In the equivalent PINQ code, the scoping of which db.country
you are
referring to is much more explicit, and in general the semantics are
identical to a typical python comprehension:
query = sql[(
x.name for x in db.country
if x.gnp / x.population > (
y.gnp / y.population for y in db.country
if y.name == 'United Kingdom'
).as_scalar()
if (x.continent == 'Europe')
)]
As we can see, rather than mysteriously referring to the db.country
all over the place, we clearly bind it in two places: once to the
variable x
in the outer query, once to the variable y
in the inner
query.
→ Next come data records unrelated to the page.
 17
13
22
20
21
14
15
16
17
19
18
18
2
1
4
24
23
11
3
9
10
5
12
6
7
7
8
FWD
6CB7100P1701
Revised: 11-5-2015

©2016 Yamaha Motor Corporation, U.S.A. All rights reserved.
Overall, we make use of Python’s syntax and semantics (scoping,
names, etc.) rather than having to re-invent our own, which is a big
win for anybody who already understands Python.
Executing either of these will give us the same answer:
print(query)
# SELECT country_1.name
# FROM country AS country_1
# WHERE country_1.gnp / country_1.population > (SELECT country_2.gnp / country_2.population AS anon_1
# FROM country AS country_2
# WHERE country_2.name = ?) AND country_1.continent = ?
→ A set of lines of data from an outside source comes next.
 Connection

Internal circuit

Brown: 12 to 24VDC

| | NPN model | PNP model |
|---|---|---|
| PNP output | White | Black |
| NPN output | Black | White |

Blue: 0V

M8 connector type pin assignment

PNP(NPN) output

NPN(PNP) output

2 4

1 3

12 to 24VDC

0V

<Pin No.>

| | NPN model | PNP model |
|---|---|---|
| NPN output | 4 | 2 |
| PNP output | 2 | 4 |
results = engine.execute(query).fetchall()
for line in results: print(line)
# (u'Austria',)
# (u'Belgium',)
# (u'Switzerland',)
# (u'Germany',)
# (u'Denmark',)
# (u'Finland',)
# (u'France',)
# (u'Iceland',)
# (u'Liechtenstein',)
# (u'Luxembourg',)
# (u'Netherlands',)
# (u'Norway',)
# (u'Sweden',)
Although PINQ does not support the vast capabilities of the SQL
language, it supports a useful subset, like JOINs
:
# The number of cities in all of Asia
query = sql[(
func.count(t.name)
for c in db.country
for t in db.city
if t.country_code == c.code
if c.continent == 'Asia'
)]
print(query)
# SELECT count(city_1.name) AS count_1
# FROM city AS city_1, country AS country_1
# WHERE city_1.country_code = country_1.code AND country_1.continent = ?
result = engine.execute(query).fetchall()
print(result)
[(1766,)]
As well as ORDER BY
, with LIMIT
and OFFSET
:
# The top 10 largest countries in the world by population
query = sql[
(c.name for c in db.country)
.order_by(c.population.desc())
.limit(10)
]
print(query)
# SELECT country_1.name
# FROM country AS country_1
# ORDER BY country_1.population DESC
# LIMIT ? OFFSET ?
res = engine.execute(query).fetchall()
for line in res:
print(line)
# (u'China',)
# (u'India',)
# (u'United States',)
# (u'Indonesia',)
# (u'Brazil',)
# (u'Pakistan',)
# (u'Russian Federation',)
# (u'Bangladesh',)
# (u'Japan',)
# (u'Nigeria',)
You can emulate a select like SELECT * FROM country
by using:
.. code:: python
query = sql[(row for row in db.country)]
i.e. if you don’t specify any column name, the comprehension will become equivalent to selecting all the columns.
In general, apart from the translation of generator expressions (and
their guards) into SELECT
an WHERE
clauses, the rest of the
functionality of SQL (like the .order_by()
, .limit()
,
etc. functions shown above) is accessed as in the SQLAlchemy
Expression Language. See the unit tests for a fuller set of
examples of what PINQ can do, or browse the SQLAlchemy docs mentioned
earlier.
PINQ demonstrates how easy it is to use macros to lift python snippets into an AST and cross-compile it into another language, and how nice the syntax and semantics can be for these embedded DSLs. PINQ’s entire implementation comprises about 100 lines of code, which really isn’t much considering how much it does for you!